Глаза-плошки подозрительно сощурились, отчего каппа стал похож на заснувшую жабу.
— Нешто, ваша благородь, вы хотите, чтобы я своих сдал? Так не будет этого. Не настолько я прогнил, чтобы товарищей законникам за ручку калача предавать…
— Кому и что вы продаёте, мне всё равно, — холодно отрезал Риваан. — Убийца лунникой пользовался, чтобы девицу убить. А достать лунный порошок можно только у ваших. Вот и думай. Меня не интересуют сейчас ваши разборки с законниками. Я хочу поймать того, кто девиц убивает.
Барыга квакнул и призадумался. Вода в блюдце пошла волнами. Ладонь с перепонками стала яростно чесать затылок, словно это помогало принять решение.
— Ну хорошо, ваша благородь, — натужно проквакал он. — Так уж и быть, поузнаю, был ли такой фрукт в нашем саде. Ежли захаживал, то дам знать… Ежли это всё, — Барыга красноречиво бросил взгляд на дверь. — Не извольте гневаться, гости должны прийти…
Риваан холодно посмотрел на каппу, собираясь сказать, что визитёры могут и подождать. Но предпочёл промолчать. Рано или поздно каппа сам всё расскажет. Ведь никому не хочется провести безрадостные двести лет в ссылке на севере.

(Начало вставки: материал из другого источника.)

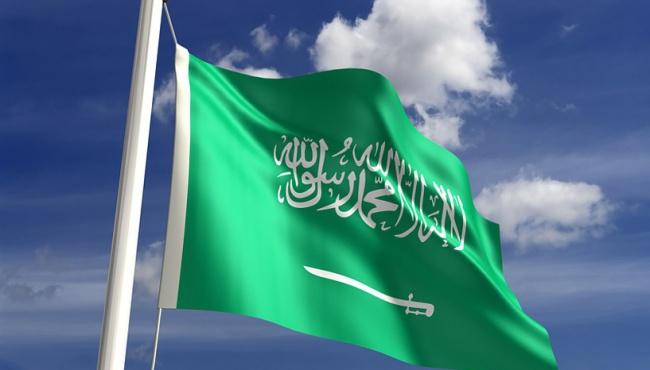 Саудовская Аравия введет санкции против Тегерана
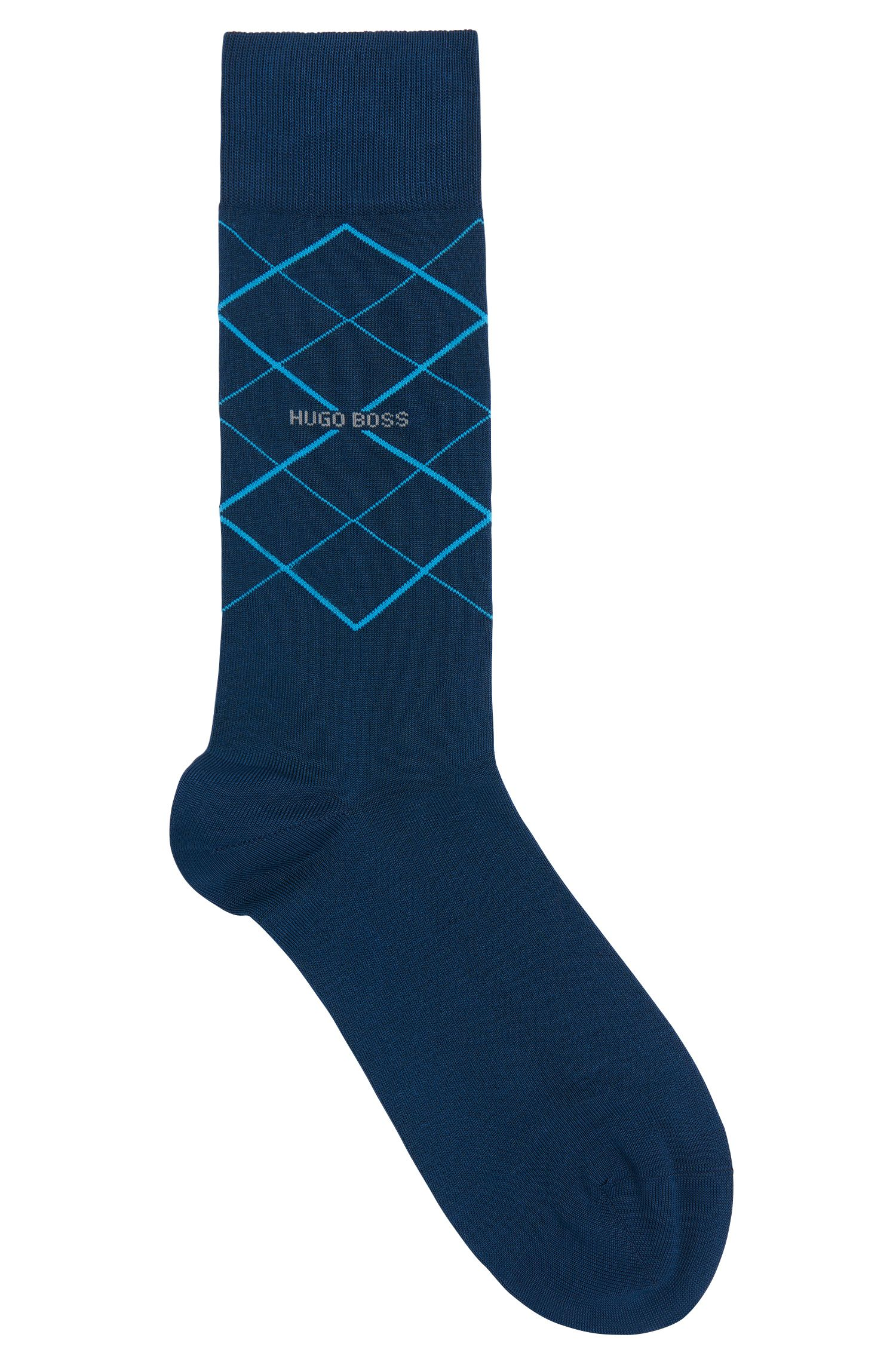 'RS Design US' | Stretch Mercerized Cotton Blend Socks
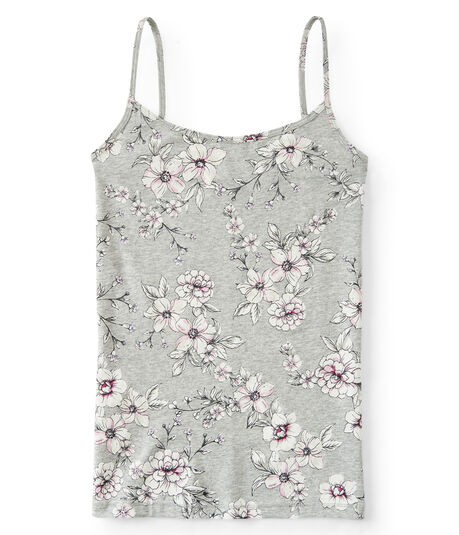 Flower Branch Basic Cami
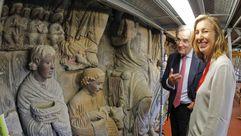 Así estánlos trabajos de restauración del Pórtico de la Gloria en la Catedral de Santiago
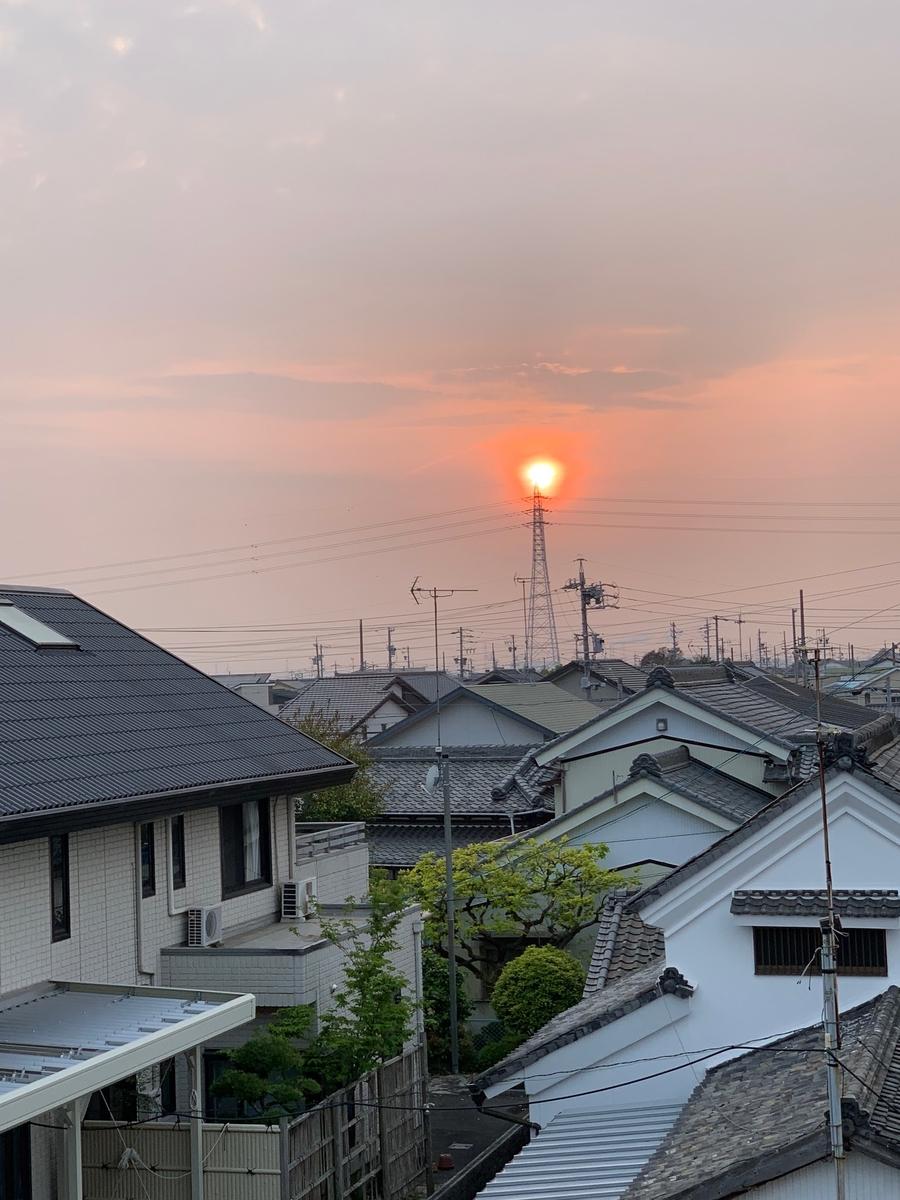f:id:mikawakougei:20190422043944j:plain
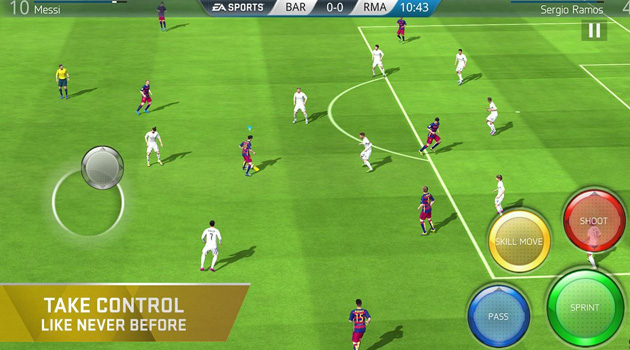 FIFA 19 APK Mod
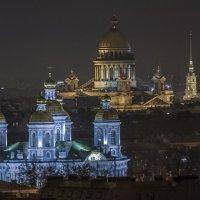 Санкт - Петербург :: Николай Печурин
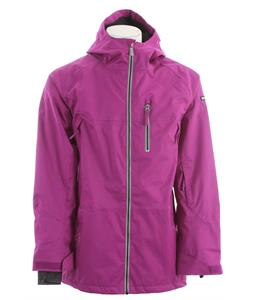 Ride Newport Snowboard Jacket Dark Violet Twill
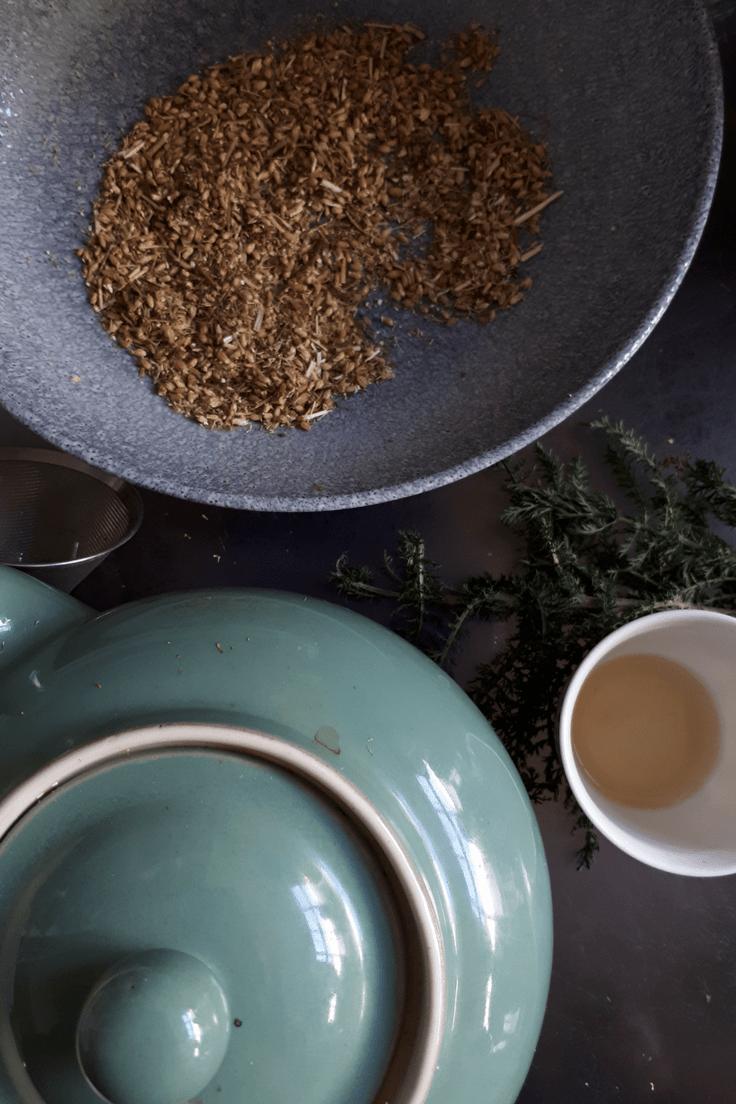 flowers and herbal teas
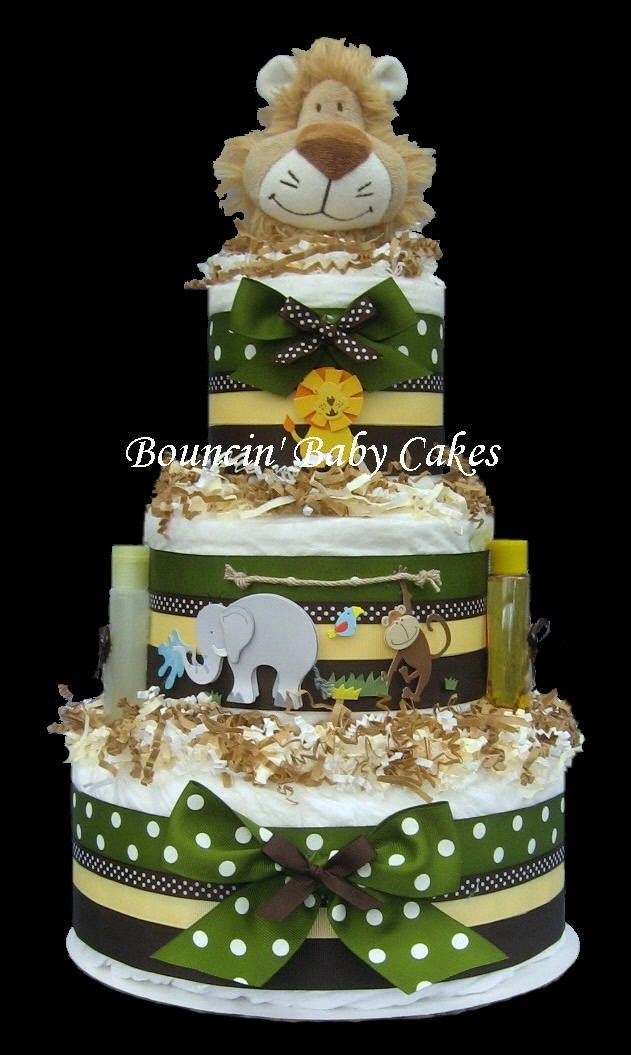 Zoo Crew Safari Jungle Baby Shower Diaper Cake Centerpiece
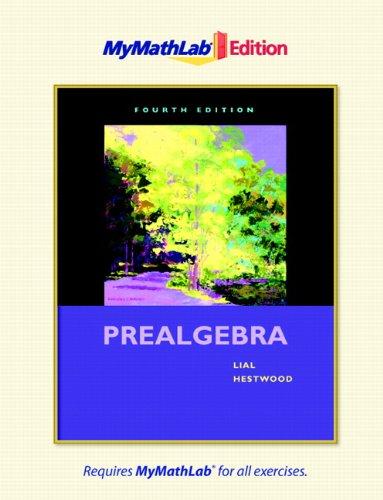 9780321641182: Prealgebra, The MyMathLab Edition (4th Edition)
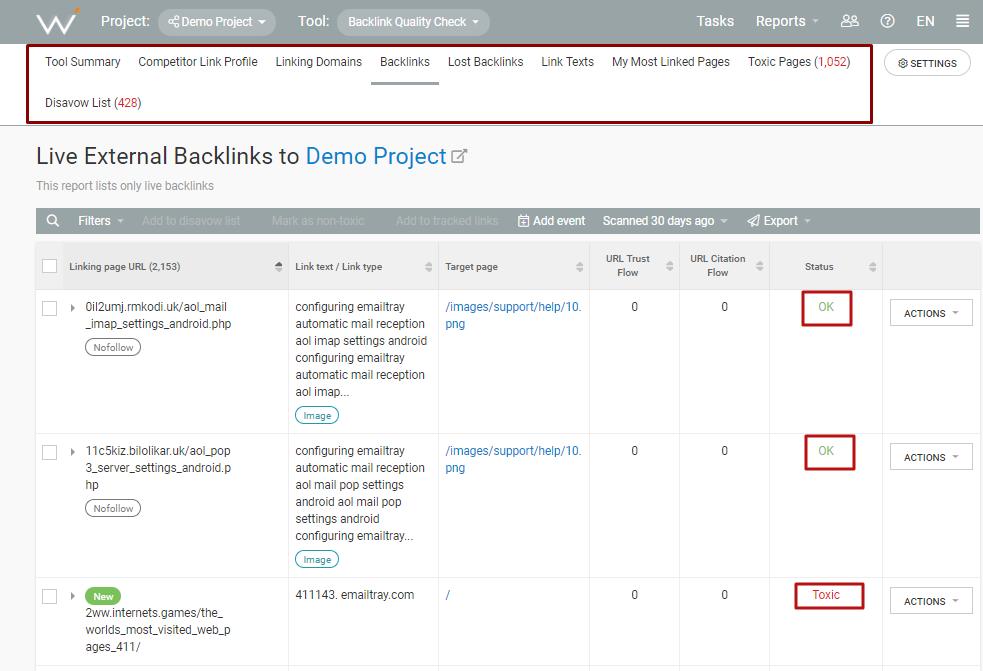 webceo-backlink-quality-check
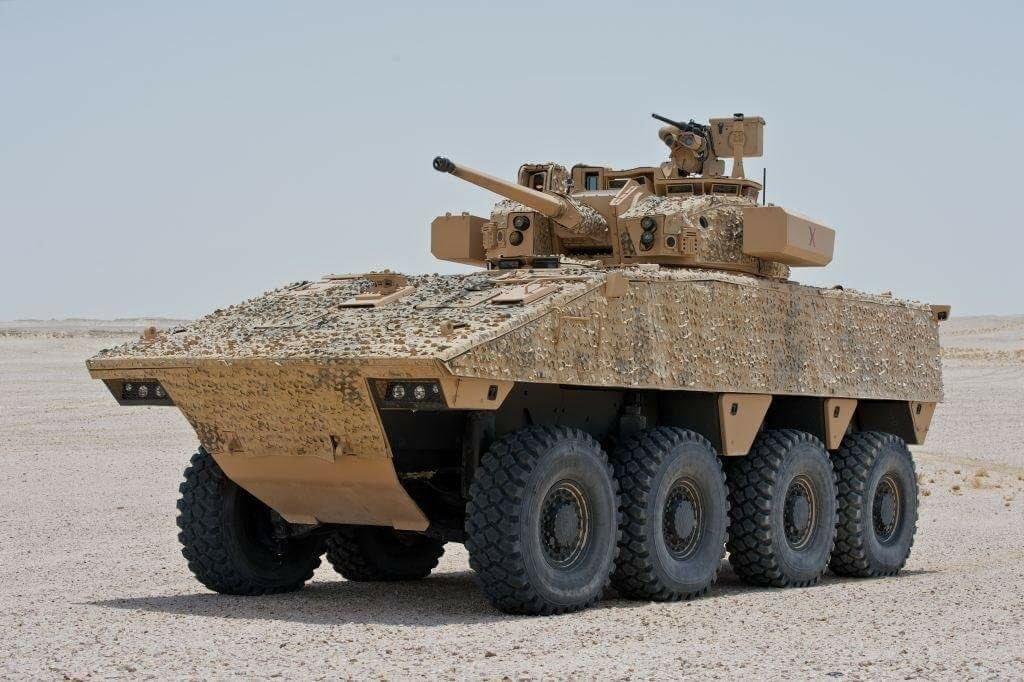 França perto de fechar acordo com o Qatar para a venda de Veículos de Combate de Infantaria Nexter VBCI 8X8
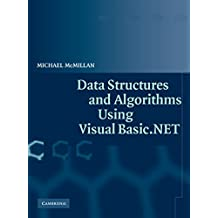 Data Structures and Algorithms Using Visual Basic.NET (English Edition)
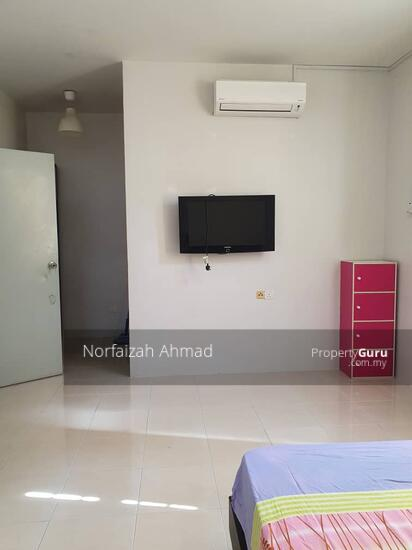 Pangsapuri Anggun Seksyen 4 Bangi Semi Furnished  162949326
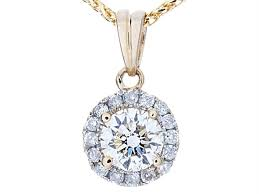 round brilliant diamond halo pendant necklace in 14k yellow gold 0 50 ct twt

Неприятно кольнуло предчувствие. Так, будто что-то страшное и неминуемое должно произойти. Тревога заворочалась неповоротливым зверем в груди. На мгновение Риваан замер, прислушиваясь к себе и перебирая в уме все знакомые ему имена. Но ни на одно из них не откликалось.
Едва ведьмолов переступил порог дома Барыги, как внезапно почувствовал удар в грудь. Кто-то невидимый бил ладошками, пытаясь достучаться. Ему стало не по себе. Запрыгнув в экипаж, он скомандовал:
— К вокзалу! Быстро!!
Глава 7. Взрыв на вокзале
В Академии госпожа Раткин всегда говорила: «Девочки, помните: приличная барышня должна иметь столько платьев, сколько собирается проводить дней в чужом месте. Носить одно и то же платье более одного дня — моветон». Вот только жаль, госпожа Раткин не удосужилась объяснить, что делать, когда бежишь из города. Впрочем, узнай моя старая преподавательница по этикету, что одна из её учениц оказалась в такой ситуации, она презрительно сморщила бы напудренный носик. Благородным девицам нет нужды в спешке покидать город. А если и есть, то, значит, не такая она уж и благородная.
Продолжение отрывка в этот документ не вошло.